3. Yoga, the right basis for action

“Fixed in Yoga do thy actions, having abandoned attachment, having become equal in failure and success; for it is equality that is meant by Yoga.” (1)

Establish yourself in yoga, then act, says the Gita. This does not mean sitting at your work desk in ‘lotus position’ or adopting a ‘tree pose’ to close out meetings (although that could be fun). Yoga means union – with our higher nature. It is a shift from ‘me and mine’, the hallmark of compulsive action, to conscious action based on a more holistic perspective.

Established in yoga, rid of the fear of suffering, we can take full strides and do whatever needs to be done. As Krishna tells a dejected and hesitant Arjuna on the eve of the great battle of Mahabharata: treating alike happiness and misery, gain and loss, victory and defeat, fight the war.

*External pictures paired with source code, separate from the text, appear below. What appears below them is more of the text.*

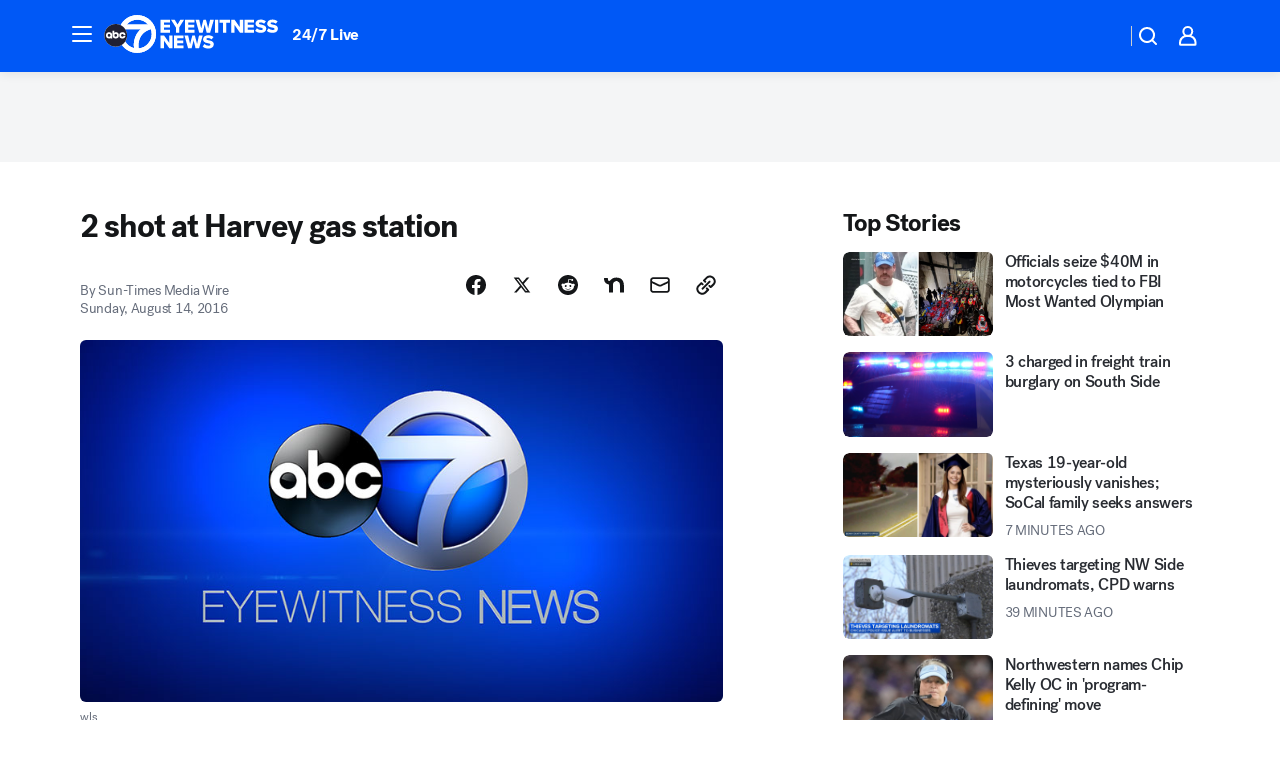

--- FILE ---
content_type: application/javascript
request_url: https://prod.gatekeeper.us-abc.symphony.edgedatg.go.com/vp2/ws/utils/2021/geo/video/geolocation/206/001/gt/-1.jsonp
body_size: 1073
content:
{"ver":"2021","device":"001","brand":"206","xmlns":"https://abc.go.com/vp2/ws/xmlns","user":{"allowed":true,"ip":"3.147.73.174","proxy":"hosting","bandwidth":"broadband","zipcode":"43230","city":"columbus","state":"oh","country":"usa","isp":"amazon technologies inc.","distributionChannel":"2","org":"amazon technologies inc.","useragent":"Mozilla/5.0 (Macintosh; Intel Mac OS X 10_15_7) AppleWebKit/537.36 (KHTML, like Gecko) Chrome/131.0.0.0 Safari/537.36; ClaudeBot/1.0; +claudebot@anthropic.com)","time":"Tue, 30 Dec 2025 14:07:43 -0500","xff":{"ip":"3.147.73.174, 18.68.21.101, 172.18.14.189"},"id":"4E5FA16E-DB61-4584-8B9B-7A35636B5A94"},"affiliates":{"affiliate":[{"name":"WSYX","logo":"https://cdn1.edgedatg.com/aws/v2/abc/Live/video/13877091/1ba6f58005365daed202fccf8ab4df07/284x160-Q75_1ba6f58005365daed202fccf8ab4df07.png","dma":"COLUMBUS, OH","rank":"34","id":"WSYX","event":{"url":{"callback":"event_flat_file","value":"https://liveeventsfeed.abc.go.com/wsyx.json"},"refresh":{"unit":"second","value":"300"}}}],"count":1},"server":{"time":"Tue, 30 Dec 2025 19:07:43 +0000"}}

Trying to change the outer situation without first mastering the inner, is futile. Rather than hankering after egoistic desires in the hope of happiness, first strive to find contentment and equanimity inside yourself, says the Gita. The only solution is to explore inwards and find our natural completeness. To find out what made the yogis and sages over the ages, so blissed-out that they forgot all their petty personal problems and also forgot themselves.

Then all of life is like a play (what the ancients called leela) with no room for either quiet desperation or miserable success.


(1)     Quotes from ‘Gita in the Vision and the Words of Sri Aurobindo’, Sri Aurobindo



  1. Really great contribution Shruti. I think of the Gita regularly, lest in relation to giving but not expecting anything in return. Not finding your ‘dharma’ is quite something, since a lot of teachers preach the exact opposite. i do like the expression of joy point though.

    These points are also a useful reminder of the often futile nature of goal-setting, or what we often think is important to us.



    1. Thanks a lot for your comment Scott, much appreciated. The ‘finding your purpose’ point was not about finding your dharma in the true sense (which is the inner dharma of knowing one’s true Self). It was a criticism against the fixation that people try to drill into us about finding some purpose ‘outside’ – i.e. go find that thing outside that will make you feel fulfilled and complete. We’re made to believe that finding that one thing is our dharma but that’s not what dharma is. There’s an excerpt from the writings of one swami that I put up here some time ago on what is dharma: Eckhart Tolle (and actually every other master) also speaks about the inner purpose being the only purpose.

      Glad you found the post helpful 🙂 Thanks again for sharing your thoughts.